• Working data:

═══

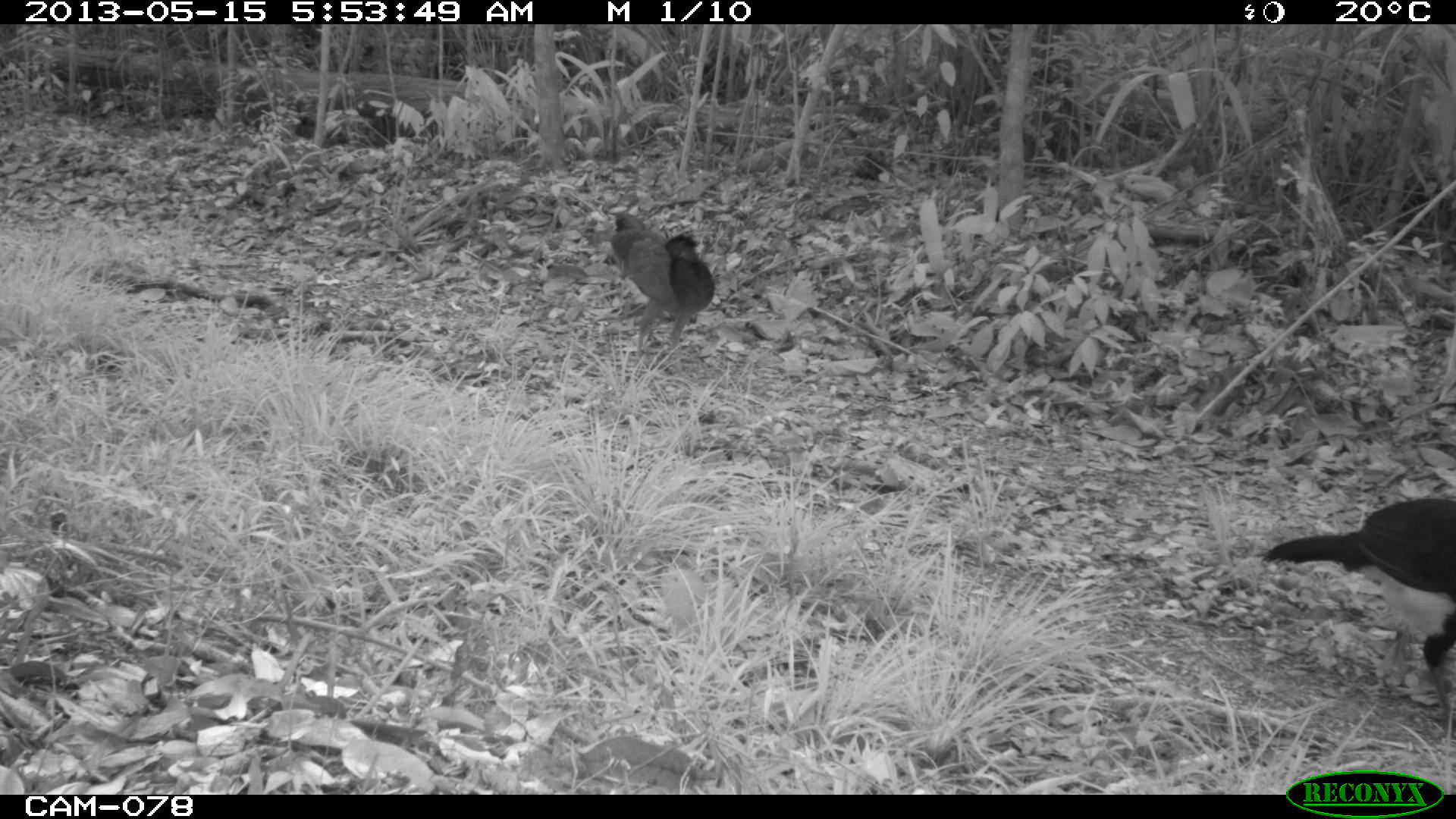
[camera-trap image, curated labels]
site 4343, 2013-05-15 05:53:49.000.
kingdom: Animalia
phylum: Chordata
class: Aves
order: Galliformes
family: Cracidae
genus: Crax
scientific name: Crax rubra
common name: great curassow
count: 3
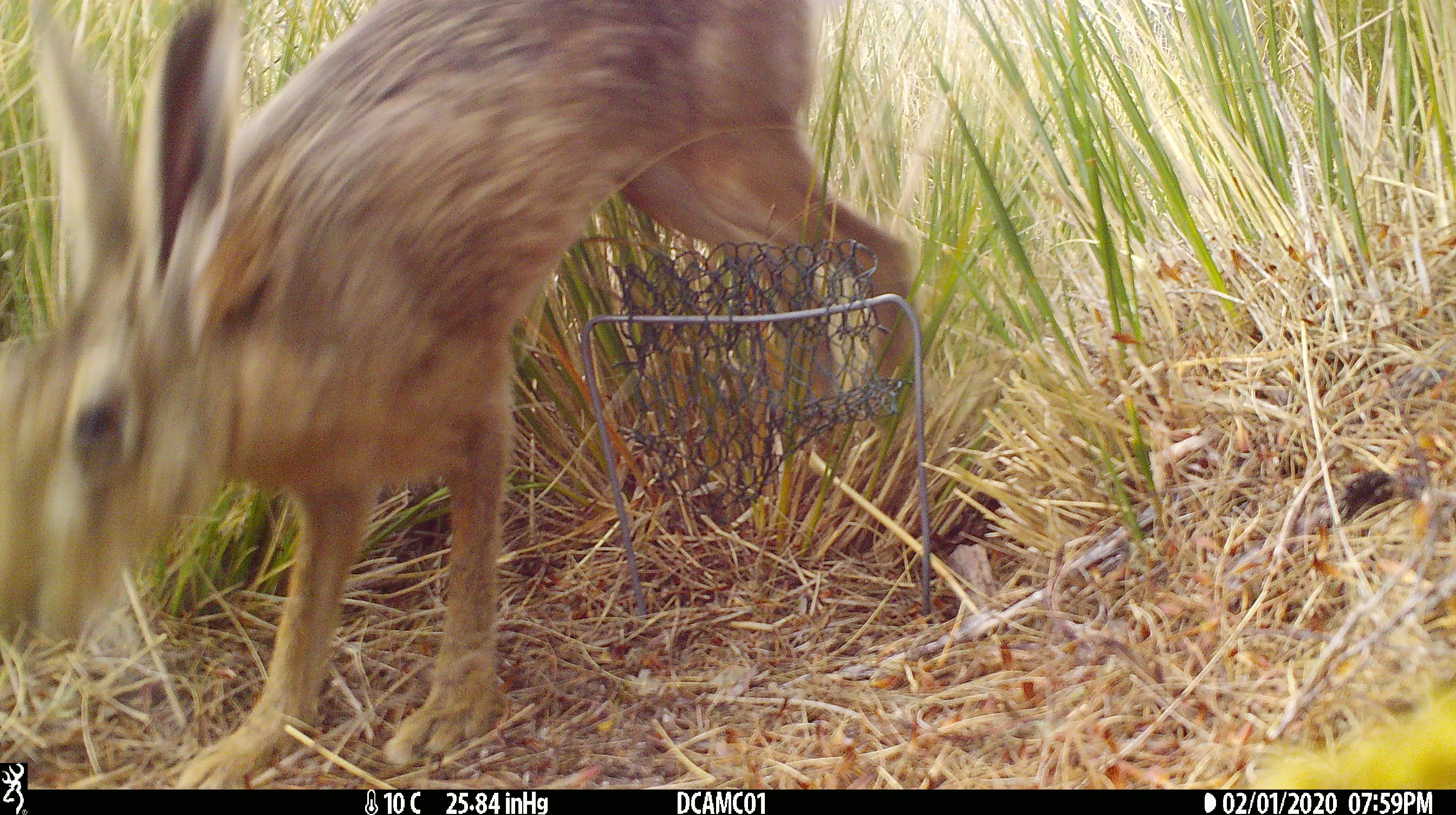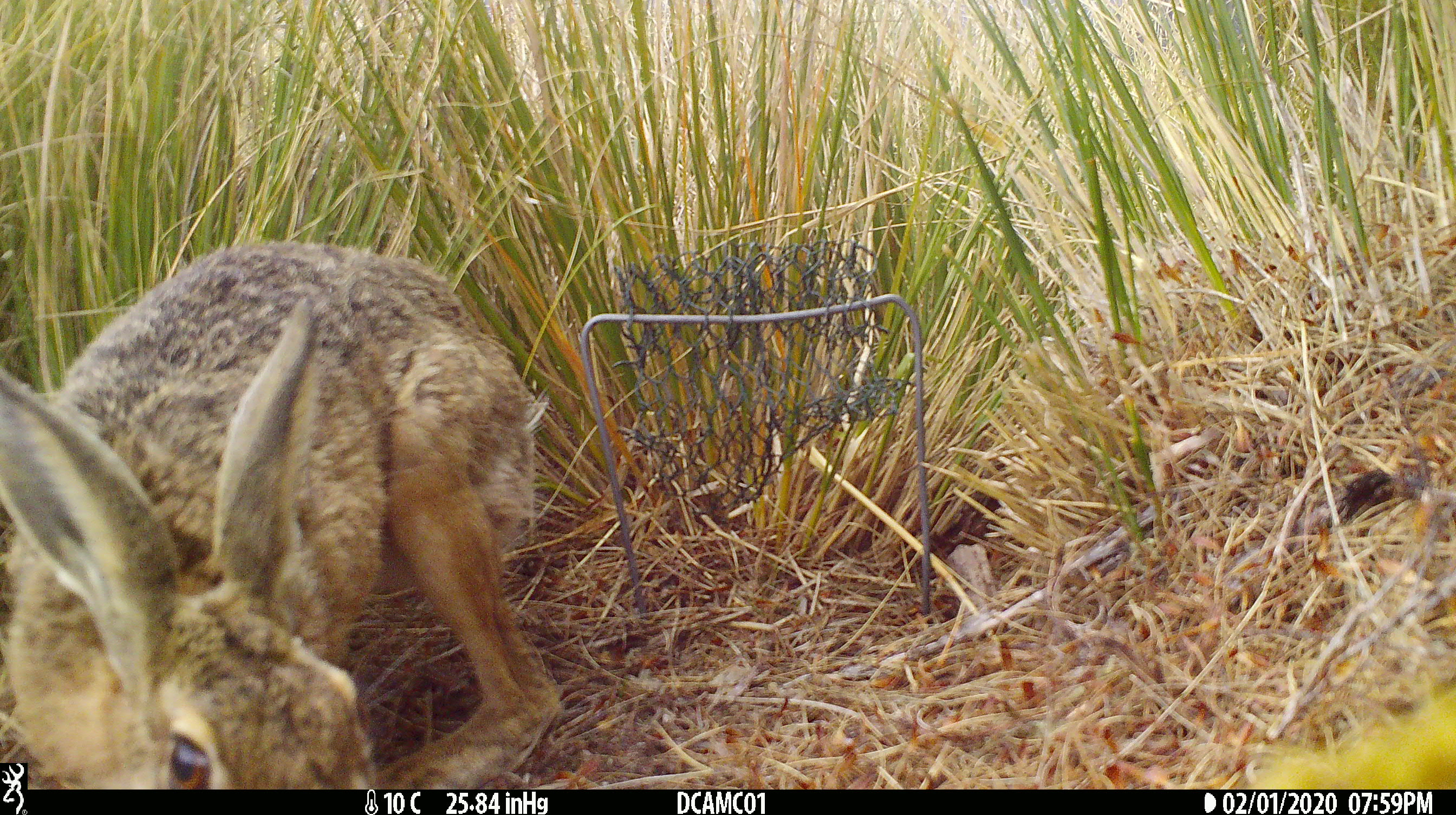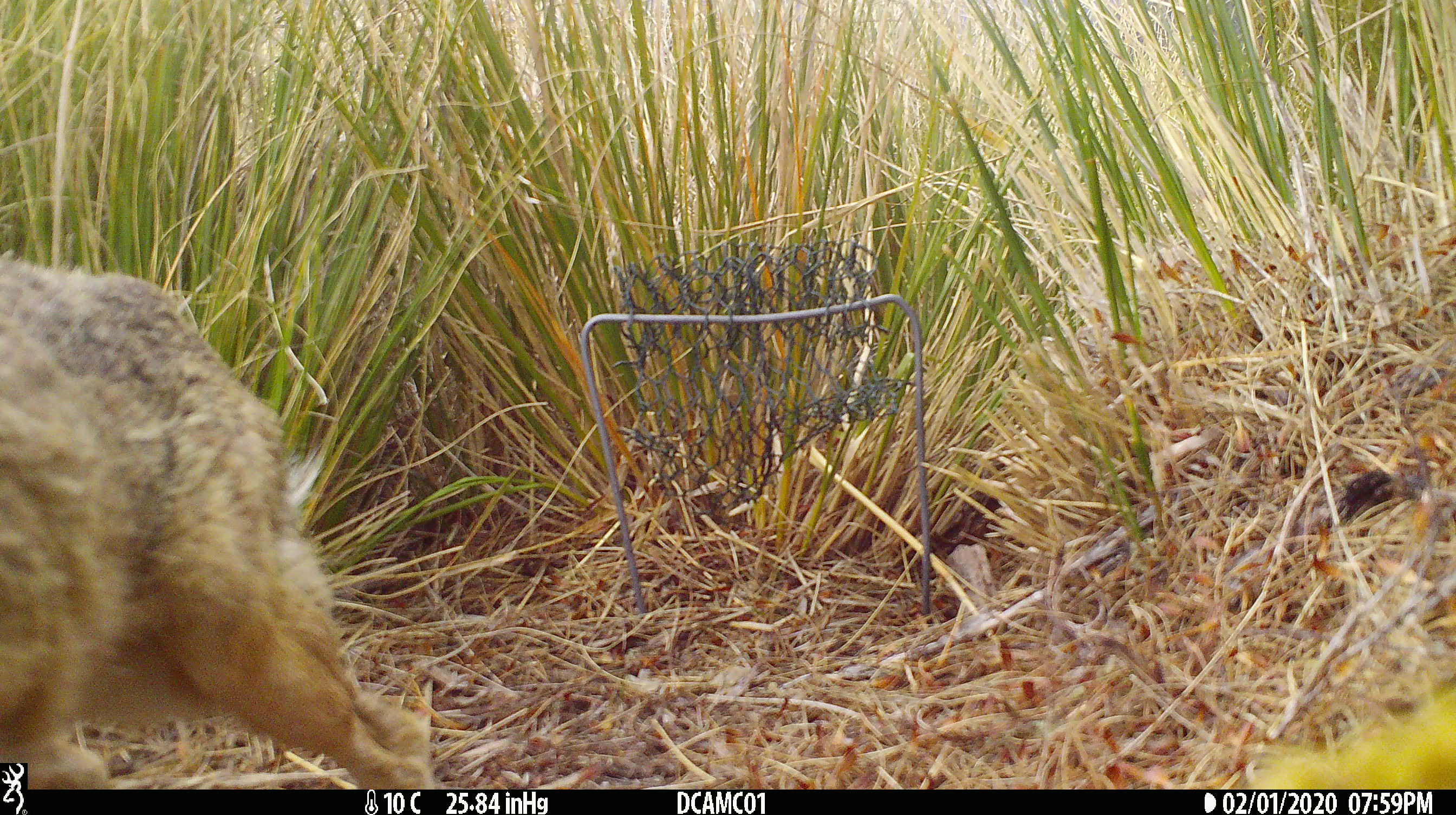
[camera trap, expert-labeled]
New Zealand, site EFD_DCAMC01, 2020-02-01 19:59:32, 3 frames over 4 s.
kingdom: Animalia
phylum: Chordata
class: Mammalia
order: Lagomorpha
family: Leporidae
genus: Lepus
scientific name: Lepus europaeus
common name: brown hare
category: hare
Hare (brown hare) (Lepus europaeus).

═══

• Instructions to follow: The expected response is every entry above, repeated exactly, pictures removed.

• Task answer:
[camera-trap image, curated labels]
site 4343, 2013-05-15 05:53:49.000.
kingdom: Animalia
phylum: Chordata
class: Aves
order: Galliformes
family: Cracidae
genus: Crax
scientific name: Crax rubra
common name: great curassow
count: 3
[camera trap, expert-labeled]
New Zealand, site EFD_DCAMC01, 2020-02-01 19:59:32, 3 frames over 4 s.
kingdom: Animalia
phylum: Chordata
class: Mammalia
order: Lagomorpha
family: Leporidae
genus: Lepus
scientific name: Lepus europaeus
common name: brown hare
category: hare
Hare (brown hare) (Lepus europaeus).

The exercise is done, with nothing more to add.